───── Raw data

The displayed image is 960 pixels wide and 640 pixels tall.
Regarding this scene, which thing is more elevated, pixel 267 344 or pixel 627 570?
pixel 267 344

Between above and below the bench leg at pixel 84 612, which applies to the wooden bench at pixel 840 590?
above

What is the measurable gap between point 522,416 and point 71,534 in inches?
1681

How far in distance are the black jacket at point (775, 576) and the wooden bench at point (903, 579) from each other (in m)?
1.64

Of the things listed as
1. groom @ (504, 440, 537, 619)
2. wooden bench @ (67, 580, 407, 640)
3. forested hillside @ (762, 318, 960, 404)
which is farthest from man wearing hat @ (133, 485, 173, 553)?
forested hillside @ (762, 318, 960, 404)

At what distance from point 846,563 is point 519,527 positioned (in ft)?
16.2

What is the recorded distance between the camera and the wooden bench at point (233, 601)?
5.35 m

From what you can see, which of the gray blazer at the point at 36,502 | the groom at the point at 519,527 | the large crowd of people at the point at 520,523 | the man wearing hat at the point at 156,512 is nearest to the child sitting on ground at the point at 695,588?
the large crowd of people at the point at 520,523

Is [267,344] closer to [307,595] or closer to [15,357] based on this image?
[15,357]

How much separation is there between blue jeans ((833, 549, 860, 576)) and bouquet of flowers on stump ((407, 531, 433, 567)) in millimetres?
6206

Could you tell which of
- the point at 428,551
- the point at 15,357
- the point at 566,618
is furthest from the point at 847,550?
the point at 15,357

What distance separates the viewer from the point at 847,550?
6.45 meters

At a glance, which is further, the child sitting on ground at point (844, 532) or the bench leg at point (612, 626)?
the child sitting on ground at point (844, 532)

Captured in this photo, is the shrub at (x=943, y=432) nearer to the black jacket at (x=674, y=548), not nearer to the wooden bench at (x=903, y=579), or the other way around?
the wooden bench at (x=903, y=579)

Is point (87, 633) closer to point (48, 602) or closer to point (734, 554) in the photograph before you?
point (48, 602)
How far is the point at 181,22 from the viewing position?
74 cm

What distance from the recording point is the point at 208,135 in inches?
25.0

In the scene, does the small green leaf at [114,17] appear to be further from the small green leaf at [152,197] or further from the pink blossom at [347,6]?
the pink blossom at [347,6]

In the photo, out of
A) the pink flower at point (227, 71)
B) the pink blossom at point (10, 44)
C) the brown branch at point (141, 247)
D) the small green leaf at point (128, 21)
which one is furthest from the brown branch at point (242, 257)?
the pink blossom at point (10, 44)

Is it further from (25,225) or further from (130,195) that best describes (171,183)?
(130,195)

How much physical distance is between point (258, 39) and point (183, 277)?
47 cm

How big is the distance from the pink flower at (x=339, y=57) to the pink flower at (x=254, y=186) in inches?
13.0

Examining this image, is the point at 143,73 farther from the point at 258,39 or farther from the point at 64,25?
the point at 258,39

──────────

◆ Exercise description ◆
Reproduce the material exactly, with every line intact.

◆ Final result ◆
The displayed image is 960 pixels wide and 640 pixels tall.
Regarding this scene, which thing is more elevated, pixel 267 344 or pixel 627 570?
pixel 267 344

Between above and below the bench leg at pixel 84 612, which applies to the wooden bench at pixel 840 590?
above

What is the measurable gap between point 522,416 and point 71,534 in inches?
1681

How far in distance are the black jacket at point (775, 576) and the wooden bench at point (903, 579) from each other (in m)?
1.64

Of the things listed as
1. groom @ (504, 440, 537, 619)
2. wooden bench @ (67, 580, 407, 640)
3. forested hillside @ (762, 318, 960, 404)
which is farthest from man wearing hat @ (133, 485, 173, 553)?
forested hillside @ (762, 318, 960, 404)

At what distance from point 846,563 is point 519,527 positioned (in ft)?
16.2

What is the recorded distance between the camera and the wooden bench at point (233, 601)?
5.35 m

From what you can see, which of the gray blazer at the point at 36,502 | the groom at the point at 519,527 | the large crowd of people at the point at 520,523 | the man wearing hat at the point at 156,512 is nearest to the child sitting on ground at the point at 695,588?
the large crowd of people at the point at 520,523

Is [267,344] closer to [307,595] or closer to [15,357] based on this image?
[15,357]

How much separation is there between blue jeans ((833, 549, 860, 576)) and bouquet of flowers on stump ((407, 531, 433, 567)) in millimetres?
6206

Could you tell which of
- the point at 428,551
- the point at 15,357
- the point at 566,618
is furthest from the point at 847,550?
the point at 15,357

What distance separates the viewer from the point at 847,550?
6.45 meters

At a glance, which is further, the child sitting on ground at point (844, 532) or the bench leg at point (612, 626)?
the child sitting on ground at point (844, 532)

Captured in this photo, is the shrub at (x=943, y=432) nearer to the black jacket at (x=674, y=548), not nearer to the wooden bench at (x=903, y=579), or the other way around?
the wooden bench at (x=903, y=579)

Is point (87, 633) closer to point (48, 602) or closer to point (734, 554) in the photograph before you?
point (48, 602)
How far is the point at 181,22 from the viewing position?
74 cm

What distance from the recording point is the point at 208,135 in inches?
25.0

In the scene, does the small green leaf at [114,17] appear to be further from the small green leaf at [152,197] or further from the pink blossom at [347,6]?
the pink blossom at [347,6]

In the photo, out of
A) the pink flower at point (227, 71)
B) the pink blossom at point (10, 44)
C) the brown branch at point (141, 247)
D) the small green leaf at point (128, 21)
which one is furthest from the brown branch at point (242, 257)?
the pink blossom at point (10, 44)

Is it further from (25,225) or further from (130,195) that best describes (171,183)?
(130,195)

How much physical distance is between point (258, 39) and point (183, 277)?
47 cm

How big is the distance from the pink flower at (x=339, y=57) to the pink flower at (x=254, y=186) in inches?
13.0

Examining this image, is the point at 143,73 farther from the point at 258,39 or farther from the point at 64,25?
the point at 258,39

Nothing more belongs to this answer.